Verilen Metin:
※
Acılara gelince, askerin isyan bastırılırken ve bastırıldıktan sonra aşırı şiddet kullandığına ilişkin çok sayıda söylem, dedikodu ve belge var... Sivillere de bilerek şiddet uygulandığı, bir kısmının öldürüldüğü yönünde bilgiler mevcut. Zaten bastırma sırasında kaybettiğimiz 110 askere karşı, çok sayıda isyancının öldürülmesi, içlerinde kadın ve çocukların da bulunması gayet şüpheli bir durum ve içimizi sürekli sızlatıyor, zihnimizi tedirgin ediyor. Hani “Ermeni tehciri” konusunda haklı olarak diyoruz ya: Siyaset malzemesi yapmayalım, tarihçiler, bağımsız tarihçiler konuya el atsın, belgeleri incelesinler, sonuçlarını kamuoyuna açıklasınlar... Özür dilemek mi gerek, ne kadar dilemek gerek, kim kimden ne kadar özür dileyecek, belli olsun. Aynı anda veya hemen sonrasında Osmanlı ne yaptı; PKK Tuncelililere ne yaptı, yapmaya devam ediyor; onlar da masaya yatırılsın.
DÜZGÜN ZEMİNDE TARTIŞMALI
Kültürel zeminde kalmak üzere her şahsiyet olumlu, olumsuz düzgün tartışılabilse... Fakat imkânsız! Kamplaşma ve terörün her kesimi çirkin siyasete, yalana mahkûm ettiği ortamda bu imkânsız. O yüzden şeriat tehlikesinin, laiklik karşıtlığının en büyük iki sorundan biri olduğu bir ülkede Şeyh Sait heykeli dikemez, onu övemezsiniz. Buna izin vermemek gerek.
PKK vahşetinin binlerce can aldığı bir ülkede, HDP’liler Seyit Rıza heykeli dikiyorsa, bu tabii ki yalnızca kültürel bir girişim değildir, HDP zihniyetinin ele geçirdiği CHP’nin ona sahip çıkması rastlantı değildir. Tehlikeli kışkırtmadır. Siyasi anlamda Tunceli’ye durmadan “Dersim” demek, Cumhuriyet’e meydan okumadır. Cumhuriyet’e siz meydan okurken iyi, AKP okurken kötü, yok öyle saçmalık!
Kılıçdaroğlu sanki Seyit Rıza’nın reenkarnasyonu. Onun gibi inatçı...
※
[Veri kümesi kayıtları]
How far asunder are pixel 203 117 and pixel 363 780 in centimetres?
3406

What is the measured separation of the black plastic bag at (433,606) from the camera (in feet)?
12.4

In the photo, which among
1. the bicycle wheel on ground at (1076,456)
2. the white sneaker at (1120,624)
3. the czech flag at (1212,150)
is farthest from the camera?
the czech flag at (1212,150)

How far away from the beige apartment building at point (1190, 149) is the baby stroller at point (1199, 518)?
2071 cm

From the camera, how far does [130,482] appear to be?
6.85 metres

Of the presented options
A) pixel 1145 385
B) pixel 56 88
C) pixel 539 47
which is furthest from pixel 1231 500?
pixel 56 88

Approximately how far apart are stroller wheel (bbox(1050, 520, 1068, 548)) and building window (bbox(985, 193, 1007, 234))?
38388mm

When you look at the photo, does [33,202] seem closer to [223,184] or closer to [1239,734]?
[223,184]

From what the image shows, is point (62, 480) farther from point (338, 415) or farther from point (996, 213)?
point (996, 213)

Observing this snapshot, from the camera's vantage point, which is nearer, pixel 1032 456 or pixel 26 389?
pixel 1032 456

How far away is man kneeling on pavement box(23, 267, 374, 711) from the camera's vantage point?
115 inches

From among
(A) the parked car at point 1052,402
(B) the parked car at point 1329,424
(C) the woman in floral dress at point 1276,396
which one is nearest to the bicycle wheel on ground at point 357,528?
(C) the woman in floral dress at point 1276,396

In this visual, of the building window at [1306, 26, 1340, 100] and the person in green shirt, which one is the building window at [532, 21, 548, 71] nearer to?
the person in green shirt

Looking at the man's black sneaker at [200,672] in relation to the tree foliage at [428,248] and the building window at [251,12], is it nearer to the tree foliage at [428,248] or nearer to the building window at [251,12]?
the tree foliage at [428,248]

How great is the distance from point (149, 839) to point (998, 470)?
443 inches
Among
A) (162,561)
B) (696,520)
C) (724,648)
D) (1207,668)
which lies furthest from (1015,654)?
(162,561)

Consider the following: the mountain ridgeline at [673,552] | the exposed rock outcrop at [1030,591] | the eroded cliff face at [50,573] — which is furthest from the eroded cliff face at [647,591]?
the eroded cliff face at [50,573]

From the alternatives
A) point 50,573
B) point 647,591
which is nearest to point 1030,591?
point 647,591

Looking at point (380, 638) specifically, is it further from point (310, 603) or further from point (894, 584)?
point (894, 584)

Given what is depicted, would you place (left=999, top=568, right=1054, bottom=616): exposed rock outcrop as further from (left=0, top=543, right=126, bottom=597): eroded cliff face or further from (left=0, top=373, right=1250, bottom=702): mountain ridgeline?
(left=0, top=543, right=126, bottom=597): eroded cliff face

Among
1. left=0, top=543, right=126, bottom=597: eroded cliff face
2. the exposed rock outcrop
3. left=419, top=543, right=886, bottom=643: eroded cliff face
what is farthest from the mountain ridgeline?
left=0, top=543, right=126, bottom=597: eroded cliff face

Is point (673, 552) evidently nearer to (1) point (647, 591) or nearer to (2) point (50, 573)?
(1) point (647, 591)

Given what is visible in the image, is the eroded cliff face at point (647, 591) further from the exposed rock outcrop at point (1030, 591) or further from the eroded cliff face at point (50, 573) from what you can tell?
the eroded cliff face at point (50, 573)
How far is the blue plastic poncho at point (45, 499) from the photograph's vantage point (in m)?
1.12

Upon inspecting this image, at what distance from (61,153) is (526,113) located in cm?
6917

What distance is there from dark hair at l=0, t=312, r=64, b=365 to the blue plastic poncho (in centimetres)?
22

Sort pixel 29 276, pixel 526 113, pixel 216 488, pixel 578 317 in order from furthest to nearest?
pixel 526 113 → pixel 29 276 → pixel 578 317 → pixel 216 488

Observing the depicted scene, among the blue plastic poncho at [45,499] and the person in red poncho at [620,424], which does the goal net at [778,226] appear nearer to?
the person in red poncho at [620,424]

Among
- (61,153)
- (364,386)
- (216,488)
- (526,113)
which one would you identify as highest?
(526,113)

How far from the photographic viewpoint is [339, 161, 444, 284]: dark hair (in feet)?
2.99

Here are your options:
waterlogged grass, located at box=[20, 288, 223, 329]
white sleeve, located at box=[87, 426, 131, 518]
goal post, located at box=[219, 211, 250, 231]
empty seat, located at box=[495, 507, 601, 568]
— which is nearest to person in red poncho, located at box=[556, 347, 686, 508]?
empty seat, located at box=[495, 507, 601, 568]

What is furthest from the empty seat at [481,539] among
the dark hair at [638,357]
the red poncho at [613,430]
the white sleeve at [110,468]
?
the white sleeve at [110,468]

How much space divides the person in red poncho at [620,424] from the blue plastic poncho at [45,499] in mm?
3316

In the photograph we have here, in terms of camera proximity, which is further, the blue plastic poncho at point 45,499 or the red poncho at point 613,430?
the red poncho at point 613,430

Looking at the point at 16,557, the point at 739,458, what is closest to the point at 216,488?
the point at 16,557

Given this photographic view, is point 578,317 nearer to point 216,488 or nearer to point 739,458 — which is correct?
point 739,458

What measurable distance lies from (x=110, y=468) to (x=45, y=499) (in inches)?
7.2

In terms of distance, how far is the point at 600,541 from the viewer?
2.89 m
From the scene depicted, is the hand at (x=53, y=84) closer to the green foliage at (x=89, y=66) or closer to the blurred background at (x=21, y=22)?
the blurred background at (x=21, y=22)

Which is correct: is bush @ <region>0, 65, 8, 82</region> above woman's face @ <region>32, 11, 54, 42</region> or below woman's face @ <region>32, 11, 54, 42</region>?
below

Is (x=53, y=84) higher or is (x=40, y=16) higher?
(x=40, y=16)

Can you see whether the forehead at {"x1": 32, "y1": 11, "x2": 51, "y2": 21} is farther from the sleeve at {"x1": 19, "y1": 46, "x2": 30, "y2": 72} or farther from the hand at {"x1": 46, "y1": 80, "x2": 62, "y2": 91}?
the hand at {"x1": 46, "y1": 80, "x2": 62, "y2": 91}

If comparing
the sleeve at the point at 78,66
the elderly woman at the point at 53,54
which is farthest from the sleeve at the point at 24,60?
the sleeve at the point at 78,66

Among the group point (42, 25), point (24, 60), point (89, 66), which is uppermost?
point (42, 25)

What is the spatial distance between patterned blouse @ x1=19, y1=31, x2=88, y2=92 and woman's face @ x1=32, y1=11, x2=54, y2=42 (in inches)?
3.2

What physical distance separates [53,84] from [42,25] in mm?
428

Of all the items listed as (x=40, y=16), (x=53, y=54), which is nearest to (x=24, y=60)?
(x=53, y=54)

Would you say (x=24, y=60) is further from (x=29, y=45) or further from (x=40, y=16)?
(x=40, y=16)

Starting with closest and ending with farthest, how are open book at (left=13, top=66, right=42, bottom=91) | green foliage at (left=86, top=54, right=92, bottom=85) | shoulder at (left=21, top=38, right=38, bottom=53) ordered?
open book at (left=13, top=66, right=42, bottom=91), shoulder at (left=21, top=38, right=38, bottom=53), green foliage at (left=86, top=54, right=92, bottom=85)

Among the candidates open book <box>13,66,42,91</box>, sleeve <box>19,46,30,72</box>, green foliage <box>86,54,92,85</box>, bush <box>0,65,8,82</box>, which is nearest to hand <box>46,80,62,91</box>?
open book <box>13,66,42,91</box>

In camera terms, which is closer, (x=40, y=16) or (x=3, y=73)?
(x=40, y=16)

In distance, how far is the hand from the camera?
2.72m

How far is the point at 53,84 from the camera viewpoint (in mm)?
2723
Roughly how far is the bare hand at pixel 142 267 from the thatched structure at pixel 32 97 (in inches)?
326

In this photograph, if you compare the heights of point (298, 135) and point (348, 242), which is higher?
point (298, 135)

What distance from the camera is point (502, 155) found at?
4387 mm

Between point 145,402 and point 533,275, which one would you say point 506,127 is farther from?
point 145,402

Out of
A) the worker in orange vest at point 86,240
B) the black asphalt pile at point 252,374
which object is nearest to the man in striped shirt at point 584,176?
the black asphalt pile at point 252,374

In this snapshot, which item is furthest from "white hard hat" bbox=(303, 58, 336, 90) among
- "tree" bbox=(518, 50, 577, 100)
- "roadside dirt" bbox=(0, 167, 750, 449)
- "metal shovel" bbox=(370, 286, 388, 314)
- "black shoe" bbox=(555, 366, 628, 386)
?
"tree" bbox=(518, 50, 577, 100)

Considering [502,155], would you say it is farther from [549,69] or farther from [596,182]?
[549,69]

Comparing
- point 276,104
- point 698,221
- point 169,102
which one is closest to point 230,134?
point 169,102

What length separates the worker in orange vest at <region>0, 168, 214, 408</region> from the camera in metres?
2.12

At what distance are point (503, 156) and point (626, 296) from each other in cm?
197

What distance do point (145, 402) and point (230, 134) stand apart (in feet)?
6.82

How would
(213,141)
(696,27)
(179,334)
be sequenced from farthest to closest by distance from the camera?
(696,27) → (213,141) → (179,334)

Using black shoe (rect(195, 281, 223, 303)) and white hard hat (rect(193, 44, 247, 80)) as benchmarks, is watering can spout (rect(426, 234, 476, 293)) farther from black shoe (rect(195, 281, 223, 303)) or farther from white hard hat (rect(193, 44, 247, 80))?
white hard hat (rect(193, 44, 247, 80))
※
Görev Yönergesi:
Verilen metinde "DÜZGÜN ZEMİNDE TARTIŞMALI" sözlerinden başlayıp aşağıya doğru "yok öyle saçmalık!" sözlerine kadar uzanan bölümü, "imkânsız" yerine "olanaksız" koyarak düzenleyiniz ve yeniden yazınız. Kayıtlar başka bir kaynaktan alınmıştır.

Doğru Çıktı:
DÜZGÜN ZEMİNDE TARTIŞMALI
Kültürel zeminde kalmak üzere her şahsiyet olumlu, olumsuz düzgün tartışılabilse... Fakat olanaksız! Kamplaşma ve terörün her kesimi çirkin siyasete, yalana mahkûm ettiği ortamda bu olanaksız. O yüzden şeriat tehlikesinin, laiklik karşıtlığının en büyük iki sorundan biri olduğu bir ülkede Şeyh Sait heykeli dikemez, onu övemezsiniz. Buna izin vermemek gerek.
PKK vahşetinin binlerce can aldığı bir ülkede, HDP’liler Seyit Rıza heykeli dikiyorsa, bu tabii ki yalnızca kültürel bir girişim değildir, HDP zihniyetinin ele geçirdiği CHP’nin ona sahip çıkması rastlantı değildir. Tehlikeli kışkırtmadır. Siyasi anlamda Tunceli’ye durmadan “Dersim” demek, Cumhuriyet’e meydan okumadır. Cumhuriyet’e siz meydan okurken iyi, AKP okurken kötü, yok öyle saçmalık!